Bir güneş batıyor
Devir fırtınalar devri;Koskoca Osmanlı'nın çökmeye başladığı ve ona ''Hasta Adam' dendiği yıllar.Dünytanın Fatihi Osmanlının hastalığını fırsat bilen çakalların saldırdığı bir zaman ve o çakallar ferman keser''Haydi hasta adamı tam kalbinden vurmaya'' diye.Herşeyden o kadar eminler ki havalar iyi giderse 2 hafta sonra Osmanlı sarayında boğazı seyredeceklerini düşünürler.Osmanlı topraklarında kullanacakları paraları bile hazırlamışlardı.Ama hesaba katmadıkları bir şey vardı;Türk askerinin imanı,vatan toprağını bir yabancının gelip parçamalasına izin vermeyeceği idi.Evet bunu hesaba katmamıştı batı medeniyeti.Nitekim bu önemsenmeyen ayrıntı onları Türk tarihinin şanlı sayfalarında yenilen devletler olarak yazdıracaktı.

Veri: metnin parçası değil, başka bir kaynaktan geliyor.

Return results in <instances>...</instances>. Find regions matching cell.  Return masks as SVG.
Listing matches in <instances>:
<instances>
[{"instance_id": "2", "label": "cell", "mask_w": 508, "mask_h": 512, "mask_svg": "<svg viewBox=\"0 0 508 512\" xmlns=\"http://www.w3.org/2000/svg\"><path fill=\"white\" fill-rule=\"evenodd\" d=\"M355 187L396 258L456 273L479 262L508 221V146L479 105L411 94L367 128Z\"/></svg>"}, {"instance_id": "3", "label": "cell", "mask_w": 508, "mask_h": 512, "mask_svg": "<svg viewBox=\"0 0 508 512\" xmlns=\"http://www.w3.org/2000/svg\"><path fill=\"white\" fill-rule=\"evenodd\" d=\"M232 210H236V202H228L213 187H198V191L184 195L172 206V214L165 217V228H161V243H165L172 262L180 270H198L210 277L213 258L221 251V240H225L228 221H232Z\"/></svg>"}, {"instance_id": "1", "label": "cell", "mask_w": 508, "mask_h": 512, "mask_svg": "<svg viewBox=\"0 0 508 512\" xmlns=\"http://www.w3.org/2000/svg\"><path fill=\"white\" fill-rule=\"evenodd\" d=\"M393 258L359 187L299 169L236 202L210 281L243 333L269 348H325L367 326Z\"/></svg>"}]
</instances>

Osmanlı ordusu ,Yemen,Kafkas ve Hicazdan sonra şimdi de ÇAnakkale'ye akın ediyordu.Her evden bir yiğit gitti Çanakkale'yi geçilmez yapmaya.Sene 1914 boğazlarda görüldü ölüm makinaları.Her tarafa ölüm saçmaya başladı.Boğazın incisi Çanakkale'yi cehennem yerine çevirmişti ki;bir yiğit çıkıverdi.Seyit Onbaşı.Bİr bismillahla sarıldı koca top mermisine.Var gücüyle kaldırdı.Yerine yerleştirdi.Bir anda yerle gök her değiştirdi sanki.Seyit Onbaşı İngilizlerin gururu koskoca zırhlı gemisini denize gömdü.Türk askerinin gücünü gören İngiliz komutan Hamilton ''Dünyada hiçbir ordu bu kadar uzun süre dayanamaz.Biz orada Türklerle değil onların Allahlarıyla harp ettik'' diyor.
İşte böyle bir savaştır Çanakkale.Gidenin geri gelmediği işgal edenin de amacına ulaşmadığı bir tarihtir.57.alayın Ezineli Yahya çavuşun,Seyit onbaşının daha bir sürü isimsiz mehmetçiğin inamlarıyla kazandığı bir zaferdir.Hepsinin hayali ya şehit olmaktı ya gazi.AMa en büyük emelleri kanla alınan bu toprakları canları uğruna geçilmez yapmaktı.
Geçilmedi Çanakkale ikizyüzelli bin şehit kanıyla şehit kanıyla sulandı yine de ÇANAKKALE GEÇİLEMEDİ,GEÇİLMEZ.
EMİNE KELEŞ..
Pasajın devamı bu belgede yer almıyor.